TASK DIRECTIONS: Rewrite every one of the items below, putting "closer" wherever "nearer" appears and leaving everything else as it is. Omit the pictures.

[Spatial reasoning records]
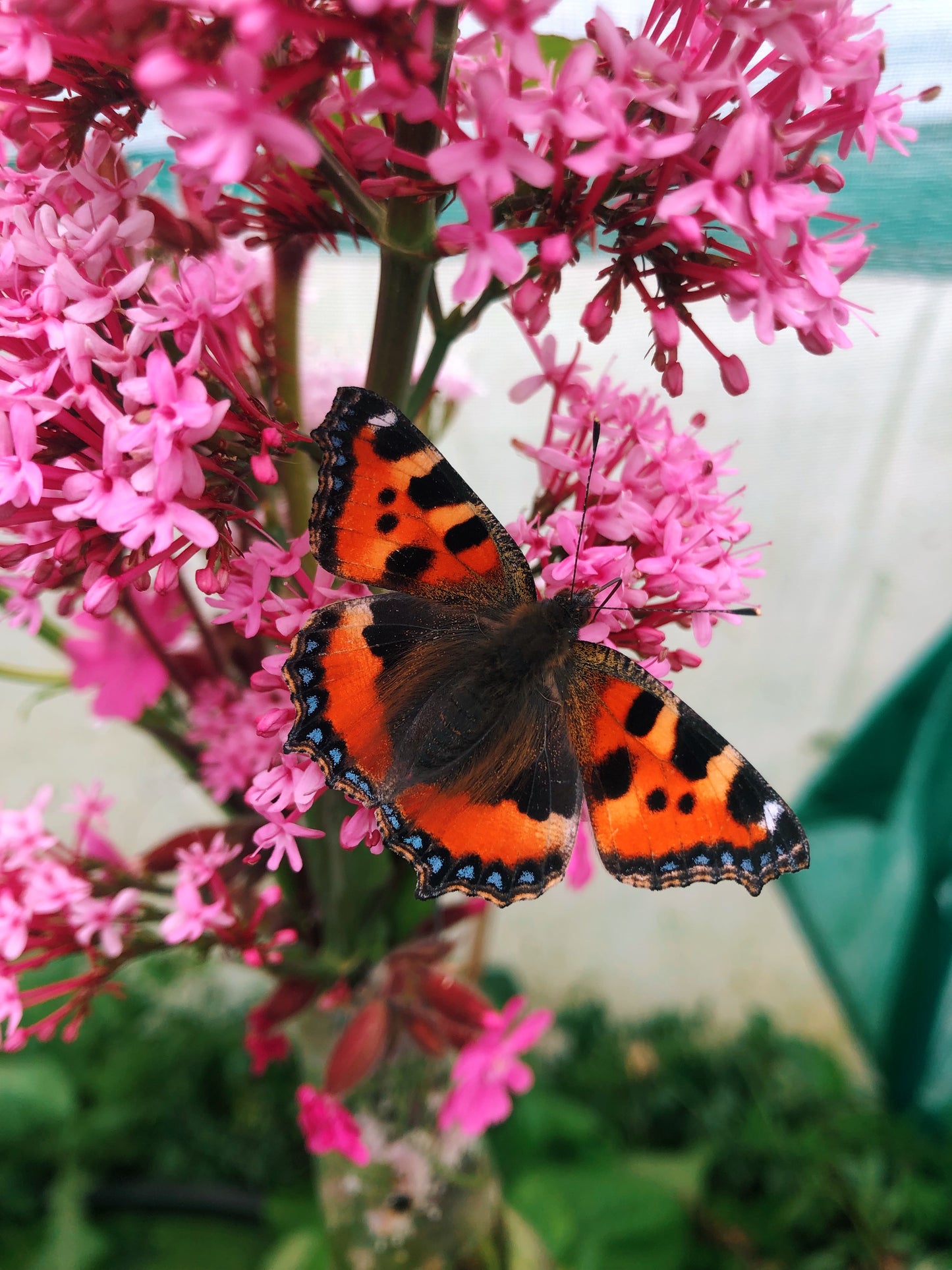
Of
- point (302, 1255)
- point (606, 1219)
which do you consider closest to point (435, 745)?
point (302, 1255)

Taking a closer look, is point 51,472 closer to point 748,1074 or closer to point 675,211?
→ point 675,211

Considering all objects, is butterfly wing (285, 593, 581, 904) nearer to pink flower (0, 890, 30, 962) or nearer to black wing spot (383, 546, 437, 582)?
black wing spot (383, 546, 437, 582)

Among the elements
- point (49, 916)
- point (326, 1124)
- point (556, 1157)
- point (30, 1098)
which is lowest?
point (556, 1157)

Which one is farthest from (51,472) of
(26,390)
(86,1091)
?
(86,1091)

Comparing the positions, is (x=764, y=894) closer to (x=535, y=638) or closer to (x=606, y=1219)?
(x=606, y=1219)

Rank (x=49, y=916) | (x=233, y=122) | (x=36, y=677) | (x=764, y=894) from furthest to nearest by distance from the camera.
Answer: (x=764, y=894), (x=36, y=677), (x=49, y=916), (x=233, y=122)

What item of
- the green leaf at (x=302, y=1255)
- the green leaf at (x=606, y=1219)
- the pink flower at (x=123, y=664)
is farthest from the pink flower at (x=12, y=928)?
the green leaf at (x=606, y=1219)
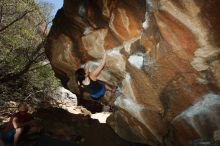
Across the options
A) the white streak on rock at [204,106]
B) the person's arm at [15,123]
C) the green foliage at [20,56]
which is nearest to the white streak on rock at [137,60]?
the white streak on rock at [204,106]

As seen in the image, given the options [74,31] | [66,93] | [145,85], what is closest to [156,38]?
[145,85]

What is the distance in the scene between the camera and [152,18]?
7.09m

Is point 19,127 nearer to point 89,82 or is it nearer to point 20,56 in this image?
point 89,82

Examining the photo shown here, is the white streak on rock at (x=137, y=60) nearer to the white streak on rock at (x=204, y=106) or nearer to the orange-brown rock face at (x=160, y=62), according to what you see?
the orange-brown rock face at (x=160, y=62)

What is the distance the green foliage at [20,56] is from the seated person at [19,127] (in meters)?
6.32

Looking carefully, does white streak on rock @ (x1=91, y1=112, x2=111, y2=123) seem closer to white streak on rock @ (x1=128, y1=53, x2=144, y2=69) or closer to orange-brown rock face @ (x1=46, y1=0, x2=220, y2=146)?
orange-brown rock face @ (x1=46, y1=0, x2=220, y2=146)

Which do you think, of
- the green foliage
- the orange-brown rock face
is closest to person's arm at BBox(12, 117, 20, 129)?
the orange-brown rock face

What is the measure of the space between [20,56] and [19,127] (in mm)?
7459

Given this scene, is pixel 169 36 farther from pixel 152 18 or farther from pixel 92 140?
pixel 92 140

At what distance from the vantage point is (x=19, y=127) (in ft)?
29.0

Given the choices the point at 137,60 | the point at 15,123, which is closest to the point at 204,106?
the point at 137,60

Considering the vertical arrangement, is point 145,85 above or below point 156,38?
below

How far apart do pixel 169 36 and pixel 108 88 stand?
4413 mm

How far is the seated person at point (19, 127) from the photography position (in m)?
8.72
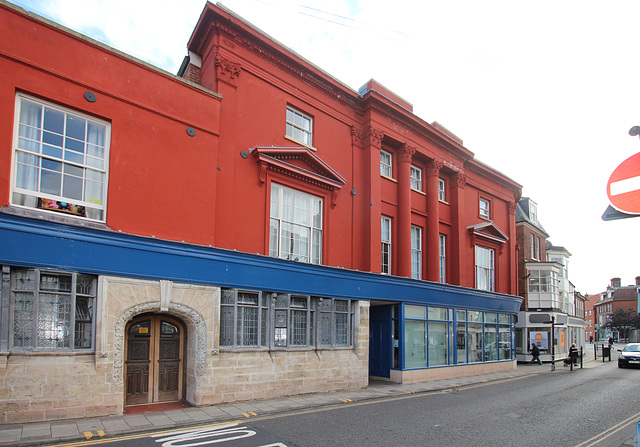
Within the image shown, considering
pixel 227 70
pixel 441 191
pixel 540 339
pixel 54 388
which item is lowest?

SOLUTION TO THIS EXERCISE:
Of
- point (302, 1255)
- point (606, 1219)
which do you consider closest to point (435, 745)?
point (302, 1255)

Taking a closer look, is point 51,472 closer to point 748,1074 or closer to point 675,211?
→ point 675,211

Considering all objects, is butterfly wing (285, 593, 581, 904) closer to pink flower (0, 890, 30, 962) or closer to black wing spot (383, 546, 437, 582)?
black wing spot (383, 546, 437, 582)

Among the elements
- point (49, 916)
- point (326, 1124)
- point (556, 1157)
- point (30, 1098)
which is lowest?
point (556, 1157)

Which one is farthest from (51,472) of
(26,390)
(86,1091)
?
(86,1091)

Comparing the positions, is (x=764, y=894) closer to (x=535, y=638) or closer to (x=606, y=1219)?
(x=606, y=1219)

Rank (x=49, y=916) | (x=233, y=122) | (x=36, y=677) | (x=764, y=894) from furthest to nearest by distance from the camera.
Answer: (x=764, y=894), (x=36, y=677), (x=49, y=916), (x=233, y=122)

What item of
- the green leaf at (x=302, y=1255)
- the green leaf at (x=606, y=1219)
- the pink flower at (x=123, y=664)
is farthest from the pink flower at (x=12, y=928)?
the green leaf at (x=606, y=1219)
Across the options
A) the white streak on rock at [204,106]
B) the person's arm at [15,123]
C) the green foliage at [20,56]
which is nearest to the white streak on rock at [137,60]?
the white streak on rock at [204,106]

As seen in the image, given the options [74,31] | [66,93] | [145,85], what is closest to [156,38]?
[145,85]

What is the distance in the scene between the camera and [152,18]?
7.09m

Is point 19,127 closer to point 89,82 or is it closer to point 20,56 in this image?
point 89,82

Examining the photo shown here, is the white streak on rock at (x=137, y=60) closer to the white streak on rock at (x=204, y=106) or closer to the orange-brown rock face at (x=160, y=62), according to what you see?
the orange-brown rock face at (x=160, y=62)

What is the distance the green foliage at [20,56] is from the seated person at [19,127] (in meters)?
6.32

Looking carefully, does white streak on rock @ (x1=91, y1=112, x2=111, y2=123) seem closer to white streak on rock @ (x1=128, y1=53, x2=144, y2=69) or closer to orange-brown rock face @ (x1=46, y1=0, x2=220, y2=146)?
orange-brown rock face @ (x1=46, y1=0, x2=220, y2=146)

Which do you think, of
- the green foliage
- the orange-brown rock face
is closest to person's arm at BBox(12, 117, 20, 129)?
the orange-brown rock face

What is the measure of the space between [20,56] and [19,127] (in mm)?
7459

Given this scene, is pixel 169 36 farther from pixel 152 18 or farther from pixel 92 140?
pixel 92 140

At what distance from the vantage point is (x=19, y=127) (in ft)?
29.0

Given the choices the point at 137,60 | the point at 15,123, which is closest to the point at 204,106?
the point at 137,60

Considering the vertical arrangement, is point 145,85 above or below point 156,38?
below

How far apart do pixel 169 36 and pixel 108 88 stand?
4413 mm

How far is the seated person at point (19, 127) from the photography position (in m)?
8.72
Within the image shown, considering
pixel 227 70
pixel 441 191
pixel 540 339
pixel 54 388
which item is lowest?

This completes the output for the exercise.